• [Task brief] All records shown below should be given again, character for character.

==============================

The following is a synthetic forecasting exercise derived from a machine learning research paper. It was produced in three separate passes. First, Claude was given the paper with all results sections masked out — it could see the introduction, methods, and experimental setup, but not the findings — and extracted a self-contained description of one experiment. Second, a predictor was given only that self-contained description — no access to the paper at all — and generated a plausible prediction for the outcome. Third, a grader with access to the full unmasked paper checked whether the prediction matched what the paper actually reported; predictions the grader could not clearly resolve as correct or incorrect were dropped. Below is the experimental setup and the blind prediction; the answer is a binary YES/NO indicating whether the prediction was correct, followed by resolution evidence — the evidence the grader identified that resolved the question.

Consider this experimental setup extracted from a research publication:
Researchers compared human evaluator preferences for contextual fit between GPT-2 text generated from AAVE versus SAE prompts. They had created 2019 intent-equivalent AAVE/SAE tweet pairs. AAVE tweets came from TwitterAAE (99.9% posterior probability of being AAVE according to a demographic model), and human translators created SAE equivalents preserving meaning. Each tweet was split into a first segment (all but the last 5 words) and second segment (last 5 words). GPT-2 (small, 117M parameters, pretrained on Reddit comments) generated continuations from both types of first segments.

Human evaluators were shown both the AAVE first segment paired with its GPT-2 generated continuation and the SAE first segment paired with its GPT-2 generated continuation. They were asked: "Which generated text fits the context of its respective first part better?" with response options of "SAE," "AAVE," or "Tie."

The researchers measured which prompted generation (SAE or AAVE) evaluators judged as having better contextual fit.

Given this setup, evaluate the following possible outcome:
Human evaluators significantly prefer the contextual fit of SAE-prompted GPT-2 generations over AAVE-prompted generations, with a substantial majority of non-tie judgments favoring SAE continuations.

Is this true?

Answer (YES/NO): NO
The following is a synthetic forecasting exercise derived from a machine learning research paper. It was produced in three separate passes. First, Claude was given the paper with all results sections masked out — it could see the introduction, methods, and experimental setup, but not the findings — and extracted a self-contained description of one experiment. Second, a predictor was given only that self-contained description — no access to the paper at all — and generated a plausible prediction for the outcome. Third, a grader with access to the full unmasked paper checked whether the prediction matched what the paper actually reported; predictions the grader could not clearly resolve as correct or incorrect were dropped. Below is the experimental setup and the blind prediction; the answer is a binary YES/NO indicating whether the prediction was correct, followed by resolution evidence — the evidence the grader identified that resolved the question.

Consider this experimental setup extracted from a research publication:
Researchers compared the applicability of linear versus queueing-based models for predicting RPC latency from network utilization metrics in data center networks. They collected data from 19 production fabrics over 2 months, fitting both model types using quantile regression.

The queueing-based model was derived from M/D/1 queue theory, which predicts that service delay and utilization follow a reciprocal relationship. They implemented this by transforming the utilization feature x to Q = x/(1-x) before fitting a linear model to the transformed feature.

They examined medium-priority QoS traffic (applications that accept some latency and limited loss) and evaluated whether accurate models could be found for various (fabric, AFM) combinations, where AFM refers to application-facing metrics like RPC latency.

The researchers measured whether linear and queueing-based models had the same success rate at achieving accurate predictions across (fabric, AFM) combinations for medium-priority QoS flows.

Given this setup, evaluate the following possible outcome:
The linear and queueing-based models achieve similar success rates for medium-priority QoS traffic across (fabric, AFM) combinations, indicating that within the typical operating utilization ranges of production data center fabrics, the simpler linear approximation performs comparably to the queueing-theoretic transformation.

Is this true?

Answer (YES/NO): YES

==============================

• [Answer space]
The following is a synthetic forecasting exercise derived from a machine learning research paper. It was produced in three separate passes. First, Claude was given the paper with all results sections masked out — it could see the introduction, methods, and experimental setup, but not the findings — and extracted a self-contained description of one experiment. Second, a predictor was given only that self-contained description — no access to the paper at all — and generated a plausible prediction for the outcome. Third, a grader with access to the full unmasked paper checked whether the prediction matched what the paper actually reported; predictions the grader could not clearly resolve as correct or incorrect were dropped. Below is the experimental setup and the blind prediction; the answer is a binary YES/NO indicating whether the prediction was correct, followed by resolution evidence — the evidence the grader identified that resolved the question.

Consider this experimental setup extracted from a research publication:
Researchers compared human evaluator preferences for contextual fit between GPT-2 text generated from AAVE versus SAE prompts. They had created 2019 intent-equivalent AAVE/SAE tweet pairs. AAVE tweets came from TwitterAAE (99.9% posterior probability of being AAVE according to a demographic model), and human translators created SAE equivalents preserving meaning. Each tweet was split into a first segment (all but the last 5 words) and second segment (last 5 words). GPT-2 (small, 117M parameters, pretrained on Reddit comments) generated continuations from both types of first segments.

Human evaluators were shown both the AAVE first segment paired with its GPT-2 generated continuation and the SAE first segment paired with its GPT-2 generated continuation. They were asked: "Which generated text fits the context of its respective first part better?" with response options of "SAE," "AAVE," or "Tie."

The researchers measured which prompted generation (SAE or AAVE) evaluators judged as having better contextual fit.

Given this setup, evaluate the following possible outcome:
Human evaluators significantly prefer the contextual fit of SAE-prompted GPT-2 generations over AAVE-prompted generations, with a substantial majority of non-tie judgments favoring SAE continuations.

Is this true?

Answer (YES/NO): NO
The following is a synthetic forecasting exercise derived from a machine learning research paper. It was produced in three separate passes. First, Claude was given the paper with all results sections masked out — it could see the introduction, methods, and experimental setup, but not the findings — and extracted a self-contained description of one experiment. Second, a predictor was given only that self-contained description — no access to the paper at all — and generated a plausible prediction for the outcome. Third, a grader with access to the full unmasked paper checked whether the prediction matched what the paper actually reported; predictions the grader could not clearly resolve as correct or incorrect were dropped. Below is the experimental setup and the blind prediction; the answer is a binary YES/NO indicating whether the prediction was correct, followed by resolution evidence — the evidence the grader identified that resolved the question.

Consider this experimental setup extracted from a research publication:
Researchers compared the applicability of linear versus queueing-based models for predicting RPC latency from network utilization metrics in data center networks. They collected data from 19 production fabrics over 2 months, fitting both model types using quantile regression.

The queueing-based model was derived from M/D/1 queue theory, which predicts that service delay and utilization follow a reciprocal relationship. They implemented this by transforming the utilization feature x to Q = x/(1-x) before fitting a linear model to the transformed feature.

They examined medium-priority QoS traffic (applications that accept some latency and limited loss) and evaluated whether accurate models could be found for various (fabric, AFM) combinations, where AFM refers to application-facing metrics like RPC latency.

The researchers measured whether linear and queueing-based models had the same success rate at achieving accurate predictions across (fabric, AFM) combinations for medium-priority QoS flows.

Given this setup, evaluate the following possible outcome:
The linear and queueing-based models achieve similar success rates for medium-priority QoS traffic across (fabric, AFM) combinations, indicating that within the typical operating utilization ranges of production data center fabrics, the simpler linear approximation performs comparably to the queueing-theoretic transformation.

Is this true?

Answer (YES/NO): YES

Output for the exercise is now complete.